I agree, and I appreciate the fullness of your response. I could name a dozen conditions or biographical tidbits that are part of people's lives that would cause me to not want to date them. With a disorder like Autism that a person had no part in acquiring and limited control over its impact on their behavior, it can be both understandable (even wise) that individuals won't date them, and sad that most individuals will feel that way.

Part of the problem is the wording of the question. I think maybe mods should make the person asking these types of questions the subject of the title sentence. We have a thread still active where a guy with a pretty significant sounding disability asks if he can date or make friends. He asks, "Can I" as opposed to "Would you". Framing it that way leaves open and perhaps even invites more hopeful yet still honest responses.
 
Old 07-30-2019, 09:38 AM
 
Location: In the bee-loud glade
5,573 posts, read 3,346,925 times
Reputation: 12295
Quote:
Originally Posted by fluffythewondercat View Post
I get it.

But people need to know, especially women who are considering that shy awkward guy who maybe works in tech and loves to talk about his special interests as long as anyone's willing to listen. Some high functioning autistic men watch rom-coms or read romance novels to try to discern how to pass as an NT in a dating situation.

I belong to an online group of people, mainly women, none of whom knew when they married that their new partner was autistic. I certainly didn't know.

Example: A woman in our online group had a brain seizure. Her husband suggested she drive herself to the hospital because he didn't want to pay for an ambulance. Then he stepped over her body on his way of out of the room. She survived and got a divorce.

We were watching TV one evening, eating dinner from trays. I choked on a piece of meat and kept trying to dislodge it. He kept eating, shoveling food in as fast as possible, the way he always eats. I was coughing and straining with my entire body trying to rid myself of the obstruction. He was smiling at the TV screen in rapt attention.

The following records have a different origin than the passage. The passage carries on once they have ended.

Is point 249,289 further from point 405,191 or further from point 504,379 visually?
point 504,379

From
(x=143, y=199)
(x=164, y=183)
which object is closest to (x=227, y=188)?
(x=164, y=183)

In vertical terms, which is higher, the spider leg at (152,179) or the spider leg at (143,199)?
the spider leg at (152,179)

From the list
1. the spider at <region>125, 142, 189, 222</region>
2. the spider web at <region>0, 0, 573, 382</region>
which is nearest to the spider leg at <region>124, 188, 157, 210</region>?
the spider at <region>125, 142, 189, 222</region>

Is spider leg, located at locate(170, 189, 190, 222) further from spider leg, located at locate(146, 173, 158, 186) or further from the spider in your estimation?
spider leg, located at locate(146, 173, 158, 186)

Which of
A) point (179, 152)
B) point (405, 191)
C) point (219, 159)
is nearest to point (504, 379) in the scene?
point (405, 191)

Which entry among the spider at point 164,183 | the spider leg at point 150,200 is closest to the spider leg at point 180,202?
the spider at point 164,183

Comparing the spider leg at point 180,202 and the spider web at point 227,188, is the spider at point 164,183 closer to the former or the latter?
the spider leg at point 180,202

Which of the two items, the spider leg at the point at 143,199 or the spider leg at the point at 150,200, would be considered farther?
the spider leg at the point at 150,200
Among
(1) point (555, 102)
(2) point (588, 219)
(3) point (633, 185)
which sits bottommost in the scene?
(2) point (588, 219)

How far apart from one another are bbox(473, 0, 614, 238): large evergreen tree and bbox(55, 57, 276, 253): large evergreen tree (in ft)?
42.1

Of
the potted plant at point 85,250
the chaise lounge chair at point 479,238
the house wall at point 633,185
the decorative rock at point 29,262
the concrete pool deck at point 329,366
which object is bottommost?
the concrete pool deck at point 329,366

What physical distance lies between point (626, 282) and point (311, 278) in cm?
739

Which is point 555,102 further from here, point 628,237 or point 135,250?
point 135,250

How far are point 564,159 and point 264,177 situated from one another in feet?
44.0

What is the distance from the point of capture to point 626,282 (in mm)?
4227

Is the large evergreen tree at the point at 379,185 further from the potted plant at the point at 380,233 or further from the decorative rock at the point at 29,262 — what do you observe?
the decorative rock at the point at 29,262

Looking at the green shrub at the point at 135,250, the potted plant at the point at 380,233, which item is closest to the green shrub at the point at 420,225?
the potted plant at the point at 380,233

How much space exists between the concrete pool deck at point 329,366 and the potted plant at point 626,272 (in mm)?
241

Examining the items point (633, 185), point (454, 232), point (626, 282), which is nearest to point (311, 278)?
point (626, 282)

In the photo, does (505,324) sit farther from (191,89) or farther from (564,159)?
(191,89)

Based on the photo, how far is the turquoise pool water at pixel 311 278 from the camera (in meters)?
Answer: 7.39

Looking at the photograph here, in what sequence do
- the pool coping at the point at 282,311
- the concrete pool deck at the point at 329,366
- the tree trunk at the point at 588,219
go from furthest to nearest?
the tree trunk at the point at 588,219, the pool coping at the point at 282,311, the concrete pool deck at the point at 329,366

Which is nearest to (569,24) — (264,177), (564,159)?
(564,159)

Finally, I did expel the offending object. When I got my breath back, I asked him why he hadn't called 911. "I could hear you breathe," was his response. And if I had stopped breathing, I would have been dead by the time an ambulance arrived. Their average response time is 14 minutes.

He would have called 911 if someone had told him to do it. I couldn't talk. So things had to change.

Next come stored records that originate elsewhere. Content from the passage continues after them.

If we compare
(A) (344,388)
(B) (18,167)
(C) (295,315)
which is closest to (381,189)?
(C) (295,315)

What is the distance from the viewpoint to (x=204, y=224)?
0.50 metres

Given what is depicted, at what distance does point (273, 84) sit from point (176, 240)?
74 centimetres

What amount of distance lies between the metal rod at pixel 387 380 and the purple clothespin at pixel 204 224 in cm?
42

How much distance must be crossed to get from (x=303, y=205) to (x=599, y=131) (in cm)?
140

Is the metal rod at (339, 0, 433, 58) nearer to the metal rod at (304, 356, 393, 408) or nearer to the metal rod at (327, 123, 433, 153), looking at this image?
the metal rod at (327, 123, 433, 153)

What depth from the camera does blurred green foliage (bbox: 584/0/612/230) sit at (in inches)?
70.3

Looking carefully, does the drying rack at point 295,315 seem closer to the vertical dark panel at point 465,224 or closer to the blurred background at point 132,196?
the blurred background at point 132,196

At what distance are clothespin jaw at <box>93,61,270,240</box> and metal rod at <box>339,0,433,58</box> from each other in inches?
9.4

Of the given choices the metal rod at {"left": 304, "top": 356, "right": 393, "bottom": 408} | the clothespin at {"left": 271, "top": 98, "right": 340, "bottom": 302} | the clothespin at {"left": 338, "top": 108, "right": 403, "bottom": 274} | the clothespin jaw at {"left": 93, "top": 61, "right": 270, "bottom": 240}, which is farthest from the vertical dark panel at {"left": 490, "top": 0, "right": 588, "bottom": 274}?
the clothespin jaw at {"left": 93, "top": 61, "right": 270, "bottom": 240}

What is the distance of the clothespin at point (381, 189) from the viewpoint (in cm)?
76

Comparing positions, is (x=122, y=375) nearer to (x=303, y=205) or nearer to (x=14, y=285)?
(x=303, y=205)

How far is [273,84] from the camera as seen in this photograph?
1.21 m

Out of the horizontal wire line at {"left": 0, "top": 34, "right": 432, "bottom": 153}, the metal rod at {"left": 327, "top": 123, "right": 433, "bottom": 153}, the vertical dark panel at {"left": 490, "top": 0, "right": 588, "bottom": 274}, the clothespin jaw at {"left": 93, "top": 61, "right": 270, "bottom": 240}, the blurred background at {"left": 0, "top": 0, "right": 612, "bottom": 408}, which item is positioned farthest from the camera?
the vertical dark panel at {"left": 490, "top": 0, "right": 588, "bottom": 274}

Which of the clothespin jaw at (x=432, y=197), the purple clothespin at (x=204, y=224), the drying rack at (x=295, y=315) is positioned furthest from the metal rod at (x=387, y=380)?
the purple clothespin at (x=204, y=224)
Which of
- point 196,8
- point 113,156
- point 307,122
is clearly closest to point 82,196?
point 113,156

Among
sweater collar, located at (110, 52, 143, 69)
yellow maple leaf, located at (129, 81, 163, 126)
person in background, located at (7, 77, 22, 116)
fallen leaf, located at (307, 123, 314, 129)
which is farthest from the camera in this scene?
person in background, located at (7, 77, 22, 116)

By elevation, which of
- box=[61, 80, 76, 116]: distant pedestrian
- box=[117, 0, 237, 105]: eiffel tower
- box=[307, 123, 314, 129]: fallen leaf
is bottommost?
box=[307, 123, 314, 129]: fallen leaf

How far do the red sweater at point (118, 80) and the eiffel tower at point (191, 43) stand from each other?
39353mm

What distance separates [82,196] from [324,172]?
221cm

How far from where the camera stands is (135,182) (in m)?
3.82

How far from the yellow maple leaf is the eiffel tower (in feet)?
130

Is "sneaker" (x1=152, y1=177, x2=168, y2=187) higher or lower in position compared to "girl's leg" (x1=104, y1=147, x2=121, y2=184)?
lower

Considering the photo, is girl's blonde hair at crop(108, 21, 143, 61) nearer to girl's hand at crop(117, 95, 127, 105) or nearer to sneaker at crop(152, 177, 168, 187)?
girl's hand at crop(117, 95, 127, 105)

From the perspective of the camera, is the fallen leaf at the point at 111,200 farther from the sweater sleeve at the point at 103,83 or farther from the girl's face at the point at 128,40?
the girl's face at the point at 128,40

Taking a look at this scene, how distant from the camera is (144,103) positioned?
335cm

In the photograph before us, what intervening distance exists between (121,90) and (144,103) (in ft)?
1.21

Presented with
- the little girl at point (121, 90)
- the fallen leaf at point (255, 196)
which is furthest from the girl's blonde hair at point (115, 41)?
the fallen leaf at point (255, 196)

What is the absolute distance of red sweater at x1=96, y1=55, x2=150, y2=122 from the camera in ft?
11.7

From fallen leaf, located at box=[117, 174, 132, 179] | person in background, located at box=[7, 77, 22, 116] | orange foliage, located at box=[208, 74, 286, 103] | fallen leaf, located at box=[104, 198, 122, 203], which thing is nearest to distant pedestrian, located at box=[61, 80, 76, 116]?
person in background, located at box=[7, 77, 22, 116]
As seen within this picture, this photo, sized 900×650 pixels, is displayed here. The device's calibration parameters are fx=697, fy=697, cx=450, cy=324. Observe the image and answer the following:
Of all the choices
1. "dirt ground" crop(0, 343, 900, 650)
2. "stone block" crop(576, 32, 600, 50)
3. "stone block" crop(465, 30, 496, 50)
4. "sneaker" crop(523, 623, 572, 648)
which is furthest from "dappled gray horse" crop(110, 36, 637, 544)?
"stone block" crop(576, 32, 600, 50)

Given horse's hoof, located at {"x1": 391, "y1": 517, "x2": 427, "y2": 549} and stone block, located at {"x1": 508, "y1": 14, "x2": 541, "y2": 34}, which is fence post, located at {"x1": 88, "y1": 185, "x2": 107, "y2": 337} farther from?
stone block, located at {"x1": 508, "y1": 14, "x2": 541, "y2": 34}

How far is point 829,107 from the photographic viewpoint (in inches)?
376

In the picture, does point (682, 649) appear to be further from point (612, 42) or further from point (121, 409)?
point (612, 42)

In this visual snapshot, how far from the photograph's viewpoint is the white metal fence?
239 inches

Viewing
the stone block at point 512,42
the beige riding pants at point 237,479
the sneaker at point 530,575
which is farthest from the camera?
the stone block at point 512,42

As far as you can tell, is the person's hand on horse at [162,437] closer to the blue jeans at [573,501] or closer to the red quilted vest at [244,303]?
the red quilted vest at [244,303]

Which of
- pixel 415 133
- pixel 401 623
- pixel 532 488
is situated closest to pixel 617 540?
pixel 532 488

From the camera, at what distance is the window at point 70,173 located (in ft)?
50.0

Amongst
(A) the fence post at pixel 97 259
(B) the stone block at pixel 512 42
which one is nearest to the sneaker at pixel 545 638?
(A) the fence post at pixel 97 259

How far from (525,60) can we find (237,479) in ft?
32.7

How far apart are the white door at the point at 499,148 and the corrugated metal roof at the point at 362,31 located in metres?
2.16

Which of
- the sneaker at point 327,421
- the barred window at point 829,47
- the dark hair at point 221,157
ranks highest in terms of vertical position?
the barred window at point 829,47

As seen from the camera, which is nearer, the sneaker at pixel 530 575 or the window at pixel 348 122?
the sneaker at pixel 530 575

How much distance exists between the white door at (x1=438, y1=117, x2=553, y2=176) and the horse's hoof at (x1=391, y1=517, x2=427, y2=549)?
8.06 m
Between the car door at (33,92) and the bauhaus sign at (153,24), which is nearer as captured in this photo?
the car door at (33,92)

He took a CPR class and learned the Heimlich maneuver. I decided I would have to train him so that his brain would automatically know how to react to emergency situations. So when I had an asthma flare, I'd have him take me to the ER. Now, he asks if he should take me if I seem to be having trouble breathing. The old DH would have just ignored it and kept watching YouTube videos. Though now that we've moved to a different city, I will have to retrain him because there are two ERs fairly close by and he might not be able to decide between them.

I've had surgeries in recent years. He didn't know what to do before or after. I had to teach him that he must feed me if I were confined to bed post-surgery, otherwise he would only buy food for himself. He had to help me up the stairs and perhaps even help me toilet. Common sense stuff that most people take for granted, but I can never take anything for granted. I can never assume he knows something everyone else "just knows."

I love my husband. But if I'd known 25 years ago what I know now...
The bolded can apply to lots of issues

I don't mean to downplay the challenges you face with your husband, though, or the weight someone should give those issues before considering a relationship. In my experience people with Autism can have a puzzling inability to generalize from one situation to the next. Your approach to guide your husband through as many specific scenarios as you can is a good approach, but as you know it has its limits and it can be tough on you. You might consider a health alert system of some sort, if you don't already have one.